*Problem requirements*. Every record is to be printed exactly as written; pictures are to be omitted.

*Information shown*.
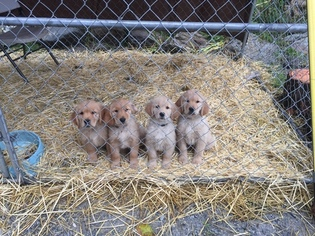 Golden Retriever Puppy For Sale in OROVILLE, WA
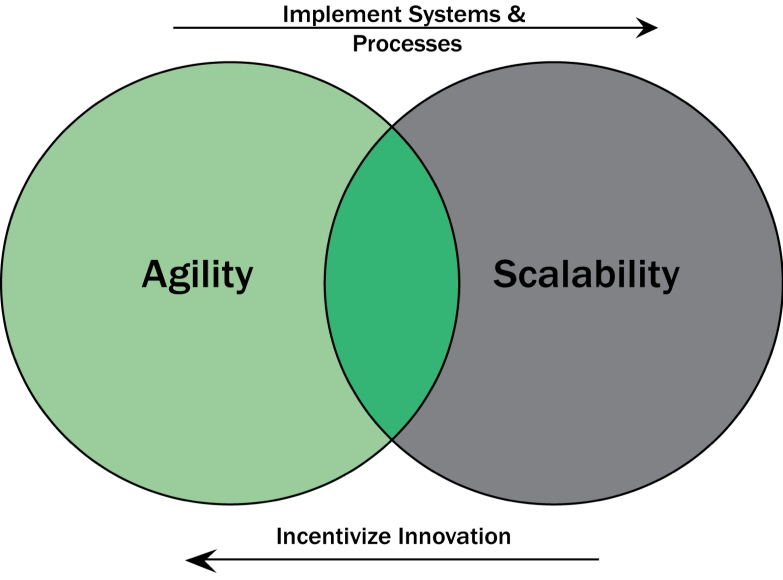 Implement Systems & Processes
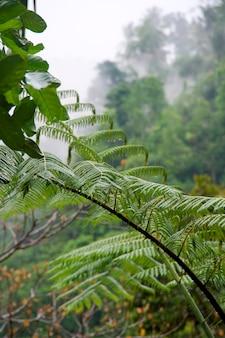 Végétation tropicale à bali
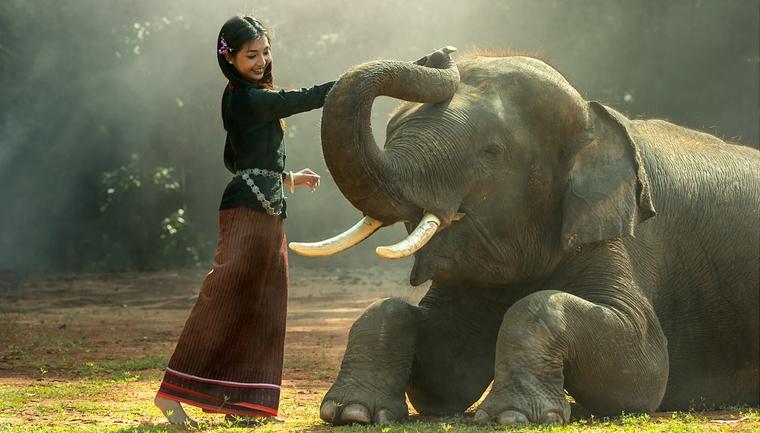 China proíbe comércio de marfim: finalmente! 2
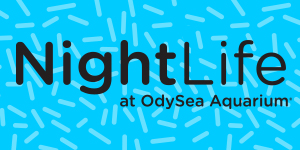 OA-NightLife-Mar21-PromoNav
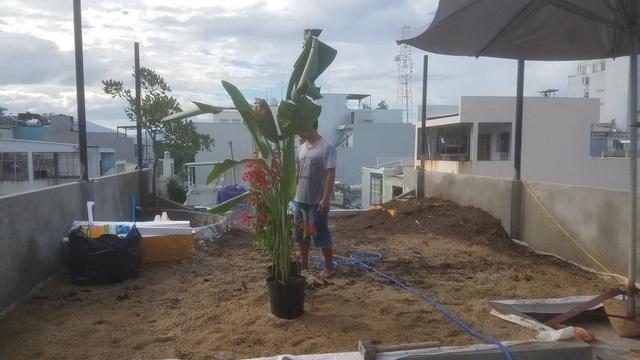 """Ông bố 2 con ở Đà Nẵng """"làm vườn, nuôi cá"""" đẹp mê trên sân thượng nhà phố - 3"""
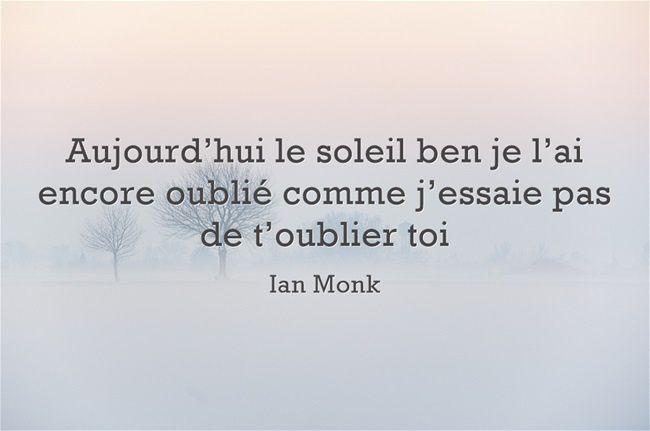 Fulguration - Ian Monk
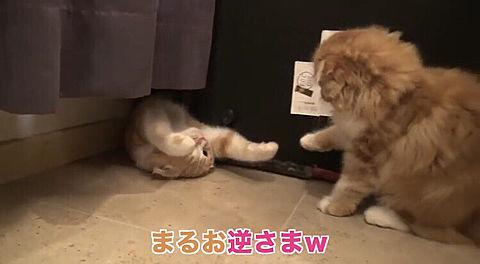 ヒカキンさん まるお&もふこ🐱🐱の画像(プリ画像)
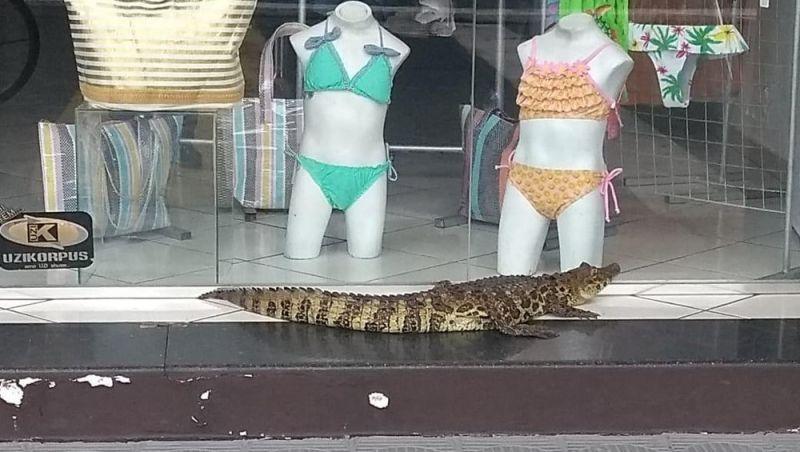 Jacaré de 1,5 metro é flagrado em frente a loja de roupas após chuva em SP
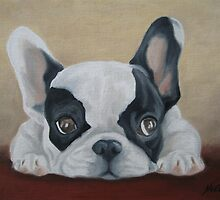 French Bulldog  by Noewi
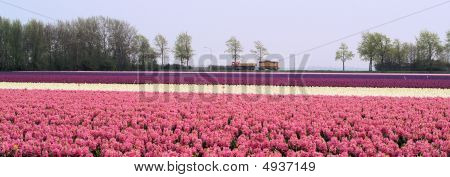 Panorama In Pink And Purple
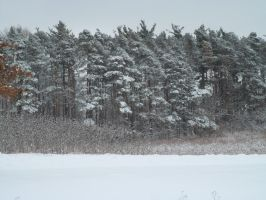 A Kings Forest Winter by Melanie76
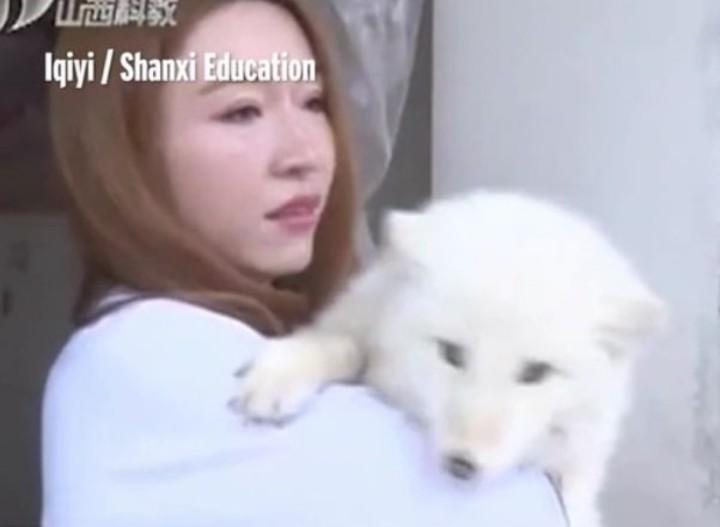cachorro-de-zorro-que-wang-su-duena-confundio-con-un-perro-spitz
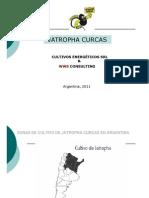 Propuesta Cultivo 1000 Ha Jatropha C. en ARGENTINA (Rev 2)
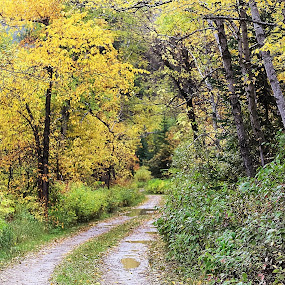 The Road Less Traveled by Angelica Less - Landscapes Forests ( black hills, autumn leaves, fall colors, autumn, fall, south dakota, autumn colors,  )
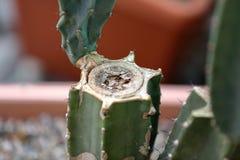 Cactus ex?tico raro fotos de archivo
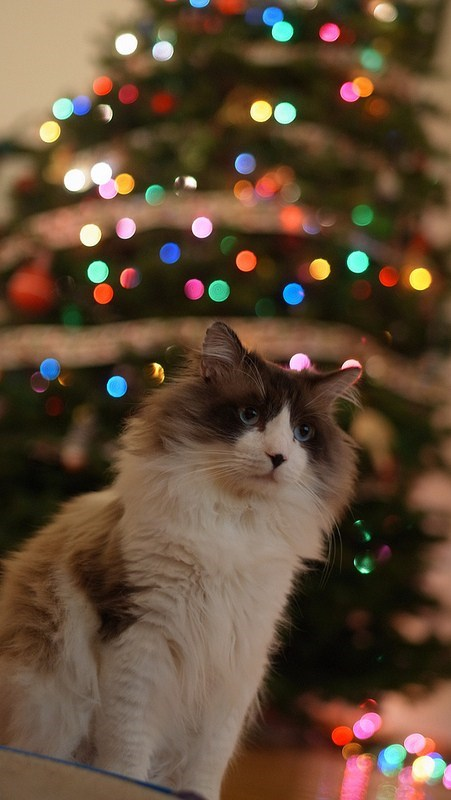 cyoot kitteh of teh day,christmas,christmas trees,christmas lights,Cats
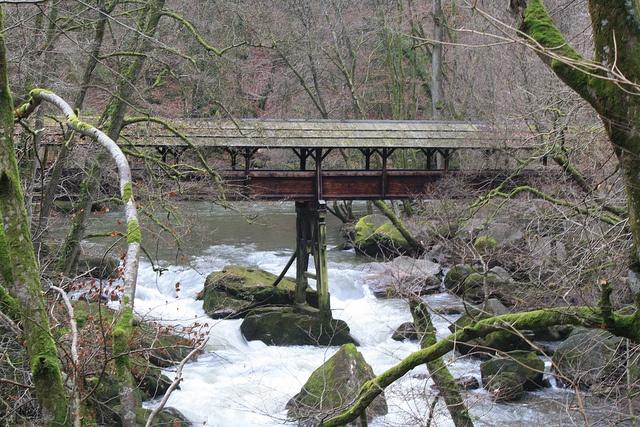 Irreler Wasserfälle - Stromschnellen der Prüm by Daniela 28, via Flickr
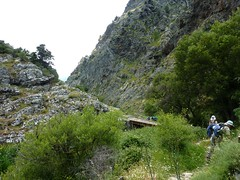 Descente depuis Musuleu vers le Francioni : arrivée à la passerelle du Francioni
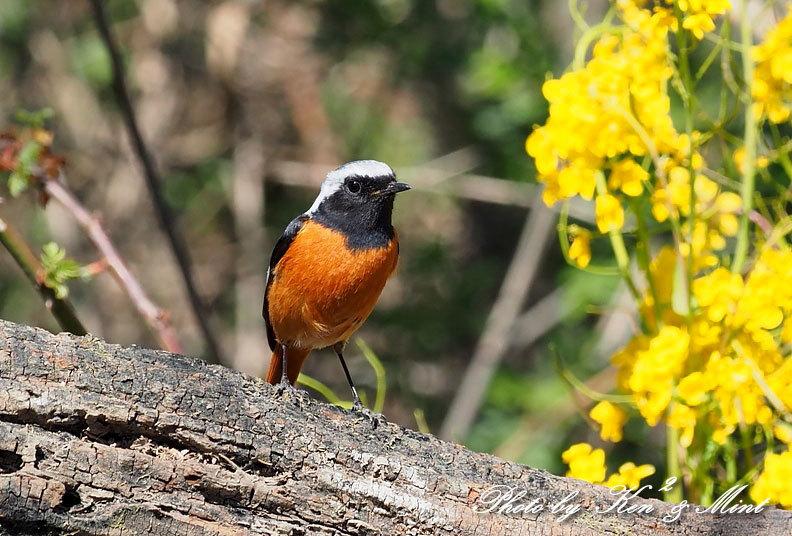 ベニマシコ三昧♪ジョウビタキさんも♪沢山の鳥さんと遊べました^^_e0218518_20291392.jpg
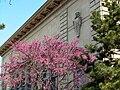 2006-05-03-Palais de Rumine-Lausanne-façades sud.jpg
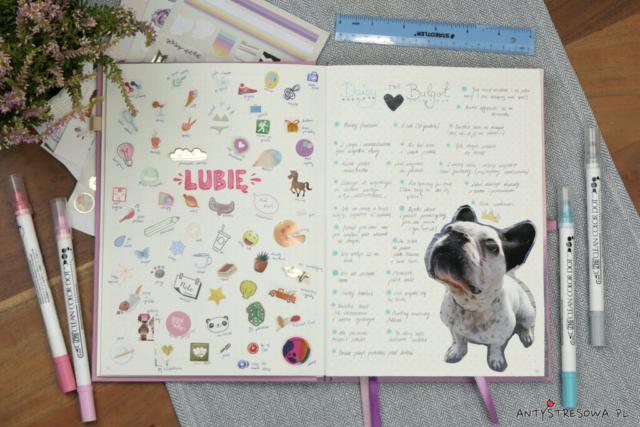 Bullet Journal - opis psa i moje zainteresowania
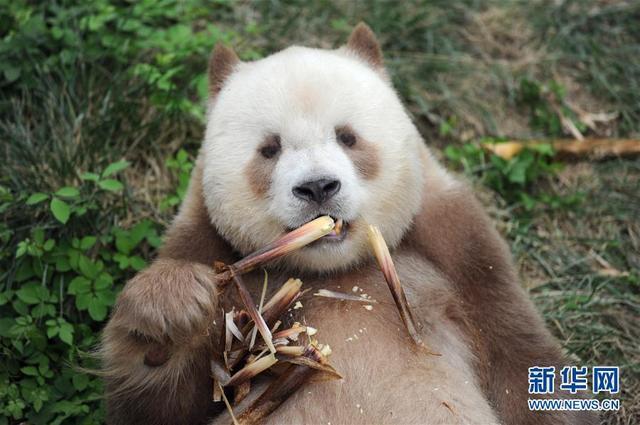9月7日,大熊猫七仔在陕西省珍稀野生动物抢救饲养研究中心内吃竹笋.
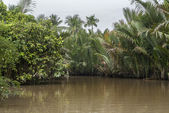 The jungle overgrows the canals of Mekong Delta, Vietnam. — Stock Photo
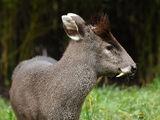 Nublar Tufted Deer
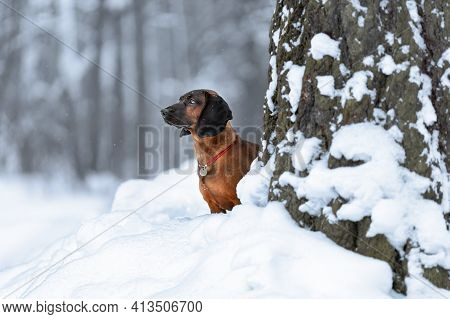 Young Bavarian Mountain Hound Dog Standing At Winter Nature On Snow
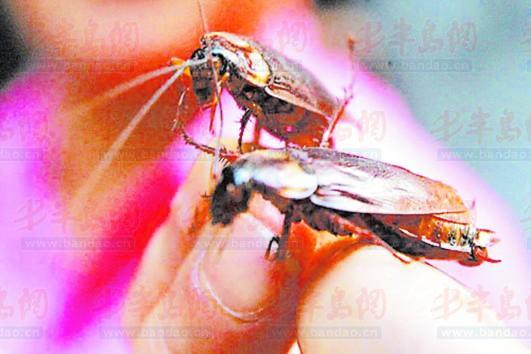 去除蟑螂的办法 灭蟑螂 天下无虫 除蟑螂
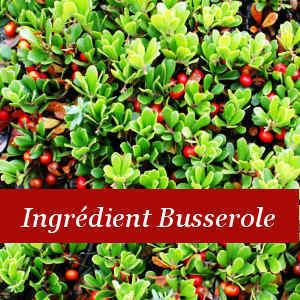Ingrédient Busserole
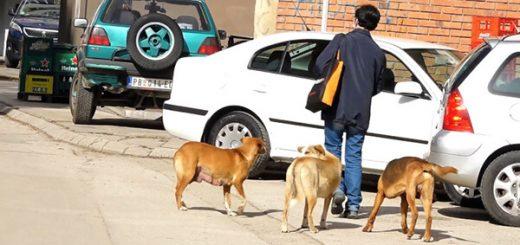 Psi lutalice u Priboju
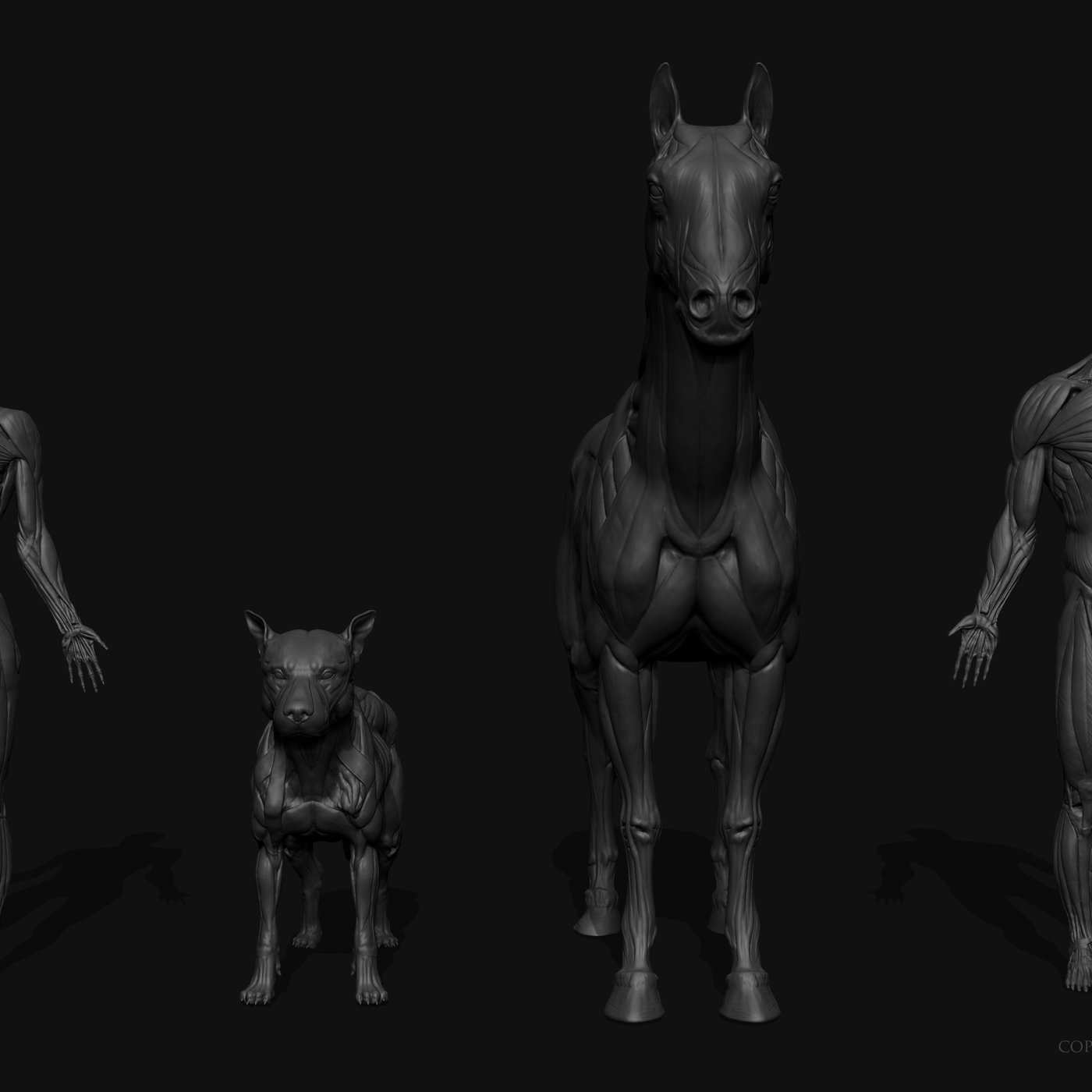 Human & Animal anatomy figures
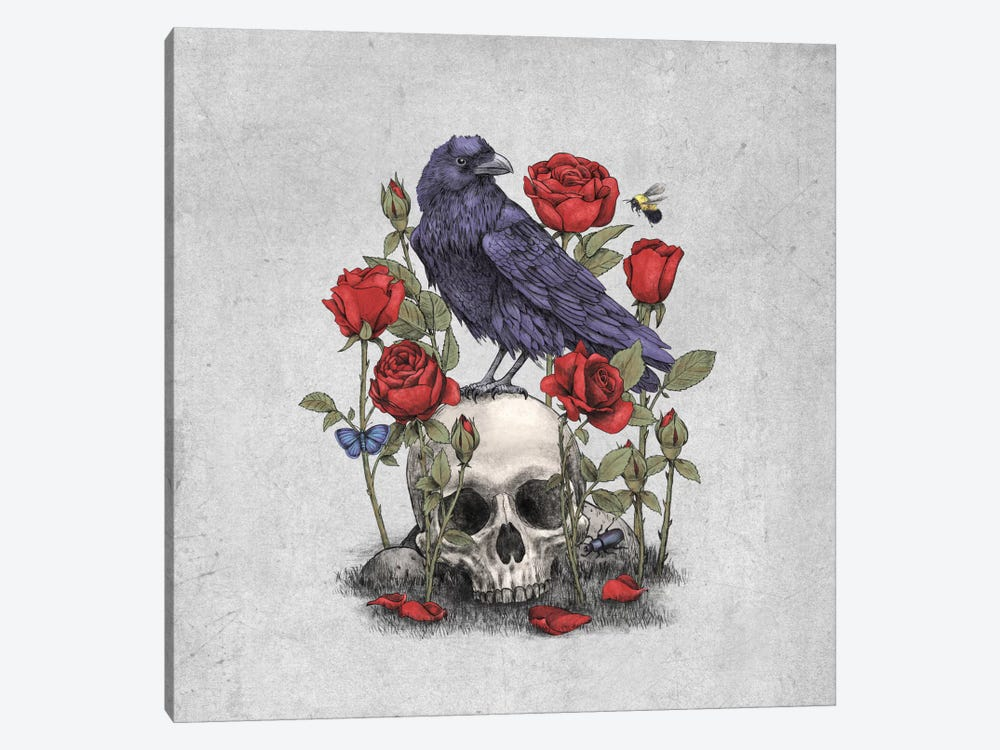 Memento Mori Square by Terry Fan 1-piece Canvas Art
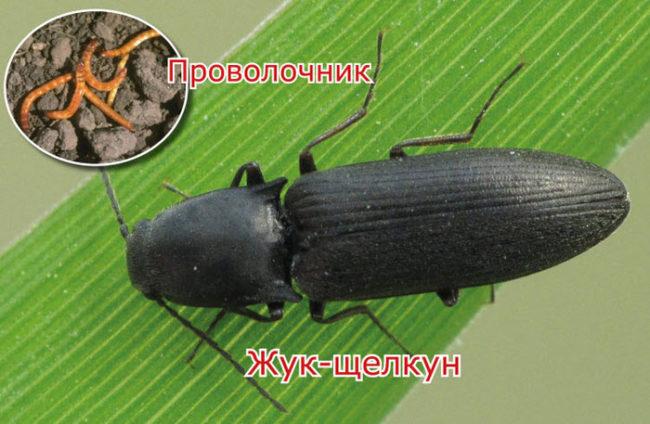Фото взрослого жука-щелкуна и его личинок, называемых проволочником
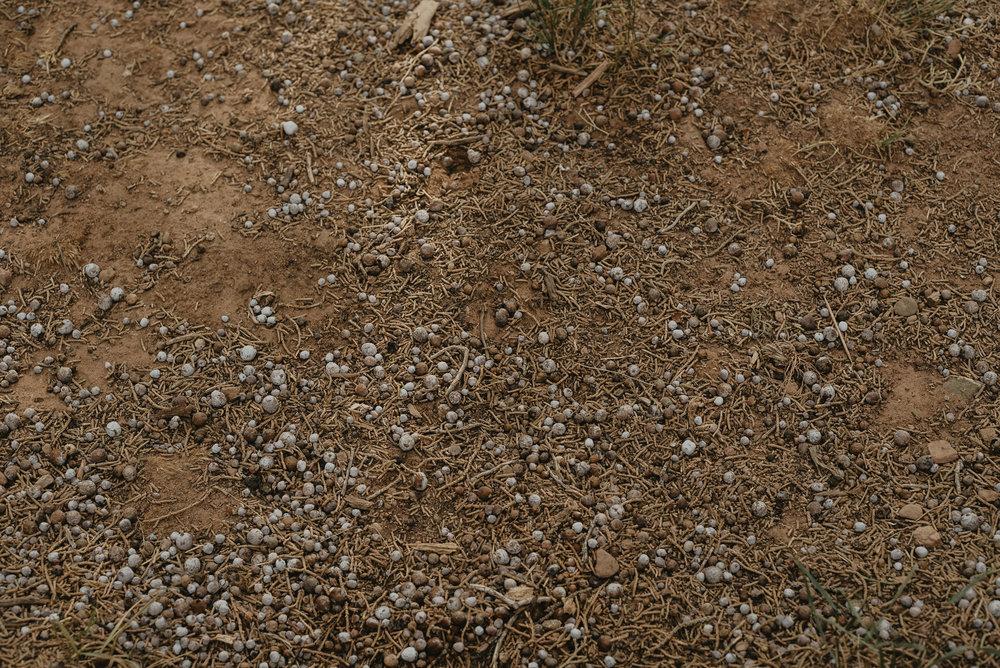 beehive-barebones-3-step-hideaway-hi-res-06725.jpg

*Output*.
 Golden Retriever Puppy For Sale in OROVILLE, WA
 Implement Systems & Processes
 Végétation tropicale à bali
 China proíbe comércio de marfim: finalmente! 2
 OA-NightLife-Mar21-PromoNav
 """Ông bố 2 con ở Đà Nẵng """"làm vườn, nuôi cá"""" đẹp mê trên sân thượng nhà phố - 3"""
 Fulguration - Ian Monk
 ヒカキンさん まるお&もふこ🐱🐱の画像(プリ画像)
 Jacaré de 1,5 metro é flagrado em frente a loja de roupas após chuva em SP
 French Bulldog  by Noewi
 Panorama In Pink And Purple
 A Kings Forest Winter by Melanie76
cachorro-de-zorro-que-wang-su-duena-confundio-con-un-perro-spitz
 Propuesta Cultivo 1000 Ha Jatropha C. en ARGENTINA (Rev 2)
 The Road Less Traveled by Angelica Less - Landscapes Forests ( black hills, autumn leaves, fall colors, autumn, fall, south dakota, autumn colors,  )
 Cactus ex?tico raro fotos de archivo
 cyoot kitteh of teh day,christmas,christmas trees,christmas lights,Cats
 Irreler Wasserfälle - Stromschnellen der Prüm by Daniela 28, via Flickr
 Descente depuis Musuleu vers le Francioni : arrivée à la passerelle du Francioni
 ベニマシコ三昧♪ジョウビタキさんも♪沢山の鳥さんと遊べました^^_e0218518_20291392.jpg
 2006-05-03-Palais de Rumine-Lausanne-façades sud.jpg
 Bullet Journal - opis psa i moje zainteresowania
9月7日,大熊猫七仔在陕西省珍稀野生动物抢救饲养研究中心内吃竹笋.
 The jungle overgrows the canals of Mekong Delta, Vietnam. — Stock Photo
 Nublar Tufted Deer
 Young Bavarian Mountain Hound Dog Standing At Winter Nature On Snow
 去除蟑螂的办法 灭蟑螂 天下无虫 除蟑螂
Ingrédient Busserole
 Psi lutalice u Priboju
 Human & Animal anatomy figures
 Memento Mori Square by Terry Fan 1-piece Canvas Art
Фото взрослого жука-щелкуна и его личинок, называемых проволочником
 beehive-barebones-3-step-hideaway-hi-res-06725.jpg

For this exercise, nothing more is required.